With emerging technologies like artificial intelligence (AI) and blockchain continuing to reveal their capabilities to the marketplace, Federal IT leaders discussed the potential–and the pitfalls–of implementing new technology in government during a Thursday session at an event hosted by the Armed Forces Communications and Electronics Association (AFCEA).
One of the main topics of discussion was the use of AI in cybersecurity, particularly within the framework of the Continuous Diagnostics and Mitigation (CDM) framework administered by the Department of Homeland Security (DHS) to improve Federal civilian agency security.
“You see a lot of human resources are being leveraged to normalize this data, and say, ‘This is really good, this is bad’. I think what AI will give us is the ability to reduce a lot of that counting aspect, as I call it,” said Kevin Graber, CISO at the U.S. Secret Service.
“If I’m chasing down a series of assets every month that don’t quite fit the mold or are not in some sort of FISMA [Federal Information Security Management Act] system, then that’s really a waste, and a repetitive process, and now I have to go find the processes allowing for that and fix it. Hopefully I can minimize this work,” he added, though he voiced doubts that the human element would be removed from the CDM process.
George Chambers, deputy CIO at the Department of Health and Human Services, noted that his department had recently completed Phase I of CDM and is looking at the potential of AI in the next step of the program.
“I think there are opportunities for some AI, even with the infrastructure side of it. We’re using multiple discovery tools, you’re getting different data at any point in time, there’s probably an opportunity for AI to look at the anomalies,” he said. “There’s opportunities for AI in particular between the aggregation and the display. There’s that opportunity to make sense of it all,” he added.
Chambers added that even though AI may not be a part of the standard CDM implementation today, there are still opportunities to incorporate new technologies in the program.
“If you don’t do the proscribed DHS platform, they give you opportunities to go outside of that.
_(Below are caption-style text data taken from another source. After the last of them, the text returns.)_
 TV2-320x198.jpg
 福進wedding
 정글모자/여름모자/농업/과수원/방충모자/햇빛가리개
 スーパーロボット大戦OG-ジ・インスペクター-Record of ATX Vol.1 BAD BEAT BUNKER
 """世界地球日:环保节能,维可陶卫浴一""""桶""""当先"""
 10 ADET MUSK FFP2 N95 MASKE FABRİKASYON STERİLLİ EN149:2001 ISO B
You can have a conversation with DHS…as long as the end product can get to them in the format that they’re looking for, everyone will be ecstatic,” he said.
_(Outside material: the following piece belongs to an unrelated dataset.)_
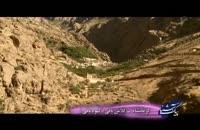 گیوه بافی در کرمانشاه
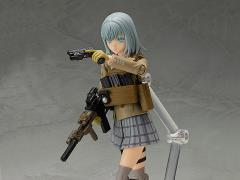 Little Armory figma No.SP-098 Rikka Shiina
Chambers also discussed the potential for AI to pose its own security challenges.
“As you see AI, RPA [robotic process automation], deep learning applications, and these robotic scripts being implemented into your environment, there’s got to be a control and understanding of the configuration, and how that impacts the applications they’re playing in,” said Chambers. “I look at it almost like interfaces. They’re now growing within the environment, but there’s no central view of what configuration they have. As I’m updating and upgrading my applications, am I leaving vulnerabilities in these scripts? Am I leaving vulnerabilities within my network, and how am I keeping track of them?” he asked.
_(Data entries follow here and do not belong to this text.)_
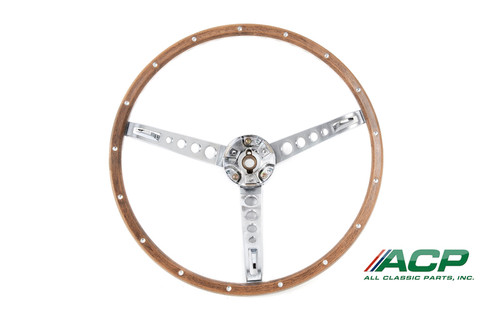 1967 Deluxe Woodgrain Steering Wheel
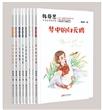 韩静慧儿童文学作品集(全套8册)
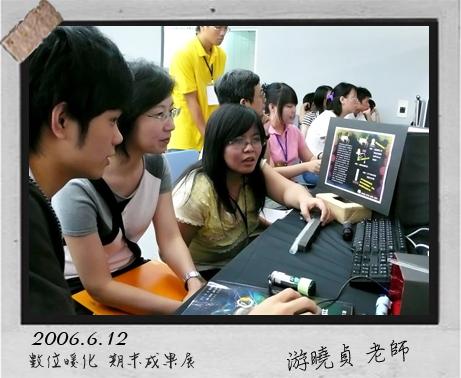 2008.6.12_游曉貞 老師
Other cybersecurity threats associated with emerging technologies surfaced in the discussion. Michel Cukier, director of the Advanced Cybersecurity for Students program at the University of Maryland, noted the need to approach internet of things (IoT) security in a realistic way.
“You cannot really stop it, but you can figure out the risks and how you can teach people to figure out the solutions they should not implement, basically trying to avoid the worst-case scenario,” he said. Cukier brought up a worst-case example of hacking into an internet-connected oven and burning down a building. “I can see the problem of ‘oh, this will be bad, but how can we mitigate risk,’” he said.
No matter where emerging technology may head, panelists agreed that agencies still need to address the weakest link in cybersecurity – the people.
“We should really focus on the human side,” said Cukier. “You could come up with extremely expensive technologies that will be useless if your weakest point becomes the human.”
“We do need to get past these human elements, the weakest links in this process. When you look at all the cybercrime that’s out there, the majority of it was all done based upon some human failing,” said Graber.